Een echte bladenmaker daarentegen ben ik nooit geworden. Ik had weinig met het bedenken van wat het goed zou doen in de losse verkoop. Ik zou er nooit op gekomen zijn dat getallen noemen op de cover een hit zou worden (‘58 trucs om er mooier uit te zien. 17 goedkope uitjes naar de zon’).
Ondertussen wachtte ik met spanning en ongeduld op de Operatie-Entebbe. Mijn leerschool bij Mix zou een jaar duren, maar ondertussen zat ik al bijna anderhalf jaar. Elke keer dat ik John Roozen sprak, herinnerde ik hem er ongerust aan. John herhaalde dan zijn belofte. Hij strekte zijn arm uit, maakte een plukbeweging om aan te geven hoe hij het zou doen: hij zou me, net als bij ‘Operatie Entebbe’, bij Mix vandaan halen en me neerzetten op de Reflex-redactie in Amsterdam.
John hield woord. Operatie-Entebbe voltrok zich in alle stilte. Ik kreeg te horen dat ik mocht aanschuiven aan de redactietafel van Reflex. De volgende dag deelde ik Ton de Wit mee dat ik helaas ging stoppen met Mix. Hij was niet echt verrast; het was hem de afgelopen tijd wel duidelijk geworden dat mijn hart niet bij het roddelblad lag.

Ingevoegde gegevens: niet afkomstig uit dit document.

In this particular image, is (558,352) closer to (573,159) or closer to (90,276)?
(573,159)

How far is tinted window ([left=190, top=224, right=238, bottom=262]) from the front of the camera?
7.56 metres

Na anderhalf jaar werd ik ingelijfd door de projectgroep die de lancering van Reflex voorbereidde. Volgens de feestkrant die ik tijdens mijn afscheidsborrel kreeg aangeboden, ging ik nu ‘heel andere lekkere nummers maken’. Van de VNU-monoliet in Schalkwijk vertrok ik naar de Parooltoren aan de Wibautstraat in Amsterdam. Aan de overkant van de straat werd daar druk gebouwd aan het nieuwe gebouw van de Volkskrant. Dat ik niet bij Reflex maar uitgerekend daar, aan de overkant van de straat, mijn carrière zou voortzetten wist ik toen nog niet.
Reflex werd in februari 1979 gelanceerd, onder de naam NieuwsNet trouwens – de titel ‘Reflex’ was al in gebruik. Een jaar later, 10 februari 1980, verscheen het laatste nummer van Mix. Het laatste nummer van NieuwsNet verscheen acht maanden later, op 1 oktober 1980. Nee, echt succesvol waren de bladen niet waarvoor ik bij VNU werkte.